Jesuit provinces announce merger

by PATRICK J. BUECHI
Tue, Sep 23rd 2014 04:00 pm

The Jesuit community in the United States has kicked off the first of several consolidations. On Friday, Sept. 19, the New York Province announced it will begin a merger with the New England Province. Father John Cecero, SJ, the newly appointed provincial for New York, will lead the new Northeast Province.

"That new creation will enable more energy and commitment to mission and more creativity in the way we mission to works within the province and various places in the world," said Father Cecero, who was in Buffalo that day to celebrate Mass at Canisius High School.

The new Northeast Province will include eight states stretching from Maine to New Jersey, with missions in Micronesia, Jamaica and Jordan.  The new province, which has been in the planning stages for years, will help the Jesuits meet the changing needs and demographics of the Church.
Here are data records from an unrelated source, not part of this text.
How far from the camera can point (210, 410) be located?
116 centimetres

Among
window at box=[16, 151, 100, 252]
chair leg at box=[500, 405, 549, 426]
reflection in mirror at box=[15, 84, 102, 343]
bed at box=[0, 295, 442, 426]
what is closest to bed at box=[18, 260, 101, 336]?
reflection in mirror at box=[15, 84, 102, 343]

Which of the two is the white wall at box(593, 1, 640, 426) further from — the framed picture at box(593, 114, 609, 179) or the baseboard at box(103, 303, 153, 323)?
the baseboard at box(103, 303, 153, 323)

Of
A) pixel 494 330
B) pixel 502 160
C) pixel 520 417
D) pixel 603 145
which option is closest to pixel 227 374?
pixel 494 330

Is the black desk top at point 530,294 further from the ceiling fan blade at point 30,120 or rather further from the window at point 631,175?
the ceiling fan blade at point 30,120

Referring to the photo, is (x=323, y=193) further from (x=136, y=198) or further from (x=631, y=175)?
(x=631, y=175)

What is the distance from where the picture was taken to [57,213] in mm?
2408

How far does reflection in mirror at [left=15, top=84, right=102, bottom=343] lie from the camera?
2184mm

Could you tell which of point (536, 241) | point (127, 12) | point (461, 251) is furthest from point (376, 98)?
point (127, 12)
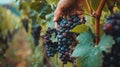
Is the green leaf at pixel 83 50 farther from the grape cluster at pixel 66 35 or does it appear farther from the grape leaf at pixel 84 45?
the grape cluster at pixel 66 35

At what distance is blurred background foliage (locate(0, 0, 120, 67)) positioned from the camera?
1.78 m

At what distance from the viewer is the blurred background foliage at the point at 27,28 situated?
178 centimetres

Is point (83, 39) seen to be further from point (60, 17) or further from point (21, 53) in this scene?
point (21, 53)

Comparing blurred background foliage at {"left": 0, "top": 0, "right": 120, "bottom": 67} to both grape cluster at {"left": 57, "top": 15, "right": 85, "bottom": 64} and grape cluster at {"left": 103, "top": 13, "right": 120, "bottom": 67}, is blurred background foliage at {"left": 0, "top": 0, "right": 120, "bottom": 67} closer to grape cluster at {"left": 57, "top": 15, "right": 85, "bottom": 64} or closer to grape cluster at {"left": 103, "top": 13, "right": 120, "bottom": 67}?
grape cluster at {"left": 57, "top": 15, "right": 85, "bottom": 64}

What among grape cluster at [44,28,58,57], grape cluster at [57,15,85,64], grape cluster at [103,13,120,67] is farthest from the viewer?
grape cluster at [44,28,58,57]

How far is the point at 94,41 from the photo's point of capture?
1183 mm

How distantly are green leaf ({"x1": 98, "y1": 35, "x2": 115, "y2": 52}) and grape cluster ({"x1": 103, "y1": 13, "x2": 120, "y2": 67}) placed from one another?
0.01m

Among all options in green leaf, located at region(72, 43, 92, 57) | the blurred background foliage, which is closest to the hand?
the blurred background foliage

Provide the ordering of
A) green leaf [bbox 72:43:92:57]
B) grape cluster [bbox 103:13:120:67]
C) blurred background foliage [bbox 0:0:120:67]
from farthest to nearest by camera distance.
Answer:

The merger is just one of several to take place within the Society of Jesus. The Jesuits plan to consolidate their eight provinces into four by 2020. This will expand the number of high schools in Canisius' province to 11, and increase the number of Jesuit colleges from four to seven.

"It allows us to have even more interconnection and more conversations and sharing with another whole province," said Father Joseph S. Costantino, SJ, president of Canisius High School. "It will allow for more synergy."
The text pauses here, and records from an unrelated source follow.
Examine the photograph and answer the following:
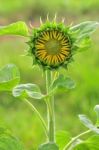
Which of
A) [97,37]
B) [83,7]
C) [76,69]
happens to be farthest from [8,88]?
[83,7]

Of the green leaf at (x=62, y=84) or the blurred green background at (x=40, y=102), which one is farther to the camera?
the blurred green background at (x=40, y=102)

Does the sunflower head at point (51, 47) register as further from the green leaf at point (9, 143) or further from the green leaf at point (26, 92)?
the green leaf at point (9, 143)

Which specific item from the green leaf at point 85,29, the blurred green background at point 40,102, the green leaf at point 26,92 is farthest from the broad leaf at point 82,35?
the blurred green background at point 40,102

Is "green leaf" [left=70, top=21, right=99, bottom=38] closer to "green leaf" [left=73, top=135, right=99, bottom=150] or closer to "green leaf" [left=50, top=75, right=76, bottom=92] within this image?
"green leaf" [left=50, top=75, right=76, bottom=92]

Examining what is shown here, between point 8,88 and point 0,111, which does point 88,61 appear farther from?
point 8,88

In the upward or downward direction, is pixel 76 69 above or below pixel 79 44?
below

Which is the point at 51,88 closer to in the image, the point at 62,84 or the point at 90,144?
the point at 62,84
Father Cecero, who was appointed head of the New York province of the Jesuits on July 31, spoke about the transforming power of a Jesuit education in his homily at Canisius' annual Mass of the Holy Spirit.

"That's what Jesuit education is all about - transforming lives. Not simply to prepare you for college or for a career. That's an honorable goal that we all want to do here. But, even more importantly to transform your lives. That's the reason why I, as provincial superior of the Jesuits, am here today celebrating this very special Mass of the Holy Spirit, to confirm that very special mission of this Jesuit school, to transform your lives," he said.

He has seen students from Jesuit educational institutions be set free from greed encouraged by society and popular culture.

"Free from the self-absorption and individualism that is bred in our culture. Me first! Where the message is I have to make the most money. I have to have the best reputation. I have to achieve more of the securities that I think are going to make me happy in my life. Free from that. And free for a very different way of looking at the world, a way that Jesus articulates in the Gospel we just heard. Free for service to God and to others," he said.

The concept is counter-cultural to the mass-marketed idea of materialism and satisfaction through quick consumerism.

 "The fact is, the more we live for God and for others, the more we are transformed into our very own true selves. I find out who I am, living for God and for others," he said.

The reason for Father Cecero's visit to Canisius was to sign a sponsorship agreement that acknowledges and ensures that Canisius is meeting all the standards of a Jesuit school.

After Mass, Father Cecero and Father Costantino spoke about what makes a Jesuit high school.

"Several years ago the Jesuits of the United States gathered through the provincials and decided it would be important for the future of Jesuit schools that we articulate exactly what is a Jesuit school. We came up with statements that include what we see as the goal of Jesuit education, which is to graduate students who are committed to justice, who are loving, who are religious and open to growth and intellectually competent. Those are five characteristics of the graduate at graduation," Father Cecero explained. "Each of the Jesuit schools engages in a process of self-assessment to see how well it does that, and the province enters into a conversation with the school, using the agreement to guide the conversation. When there is agreement that the school is in fact living the mission, we have a ceremony like this where we sign the agreement."

With the signing of the agreement, the Jesuit community is saying that Canisius fits that bill.

 "Its strengths are fine academics, athletics and spirituality. As Father Cecaro said in his homily, we transform men through our commitment to the Jesuit Catholic principles of the school in those areas. Our spirituality is Jesuit. Our academics are outstanding. They are always, in Jesuit fashion, going for the magis. That's a Latin word meaning greater. Our motto throughout the Jesuits is 'To the greater Glory of God.' So we push hard on academics. We push hard on athletics. We push hard on spirituality," said Father Costantino.

The Mass of the Holy Spirit is a Canisius tradition, in which students and educators ask for the Lord's blessing, the Holy Spirit's guidance. During the Mass the student body was presented with a gift from a Navajo reservation where students visited last summer as part of eight immersion trips taken throughout the country and Central America. The hand-woven rug bears the school colors of blue and gold, along with a Kairos cross.

The theme for Canisius' 145th school year is "A Place at the Table," to remind students that despite varying backgrounds all are called to a place at the table of the Lord and no one should be excluded.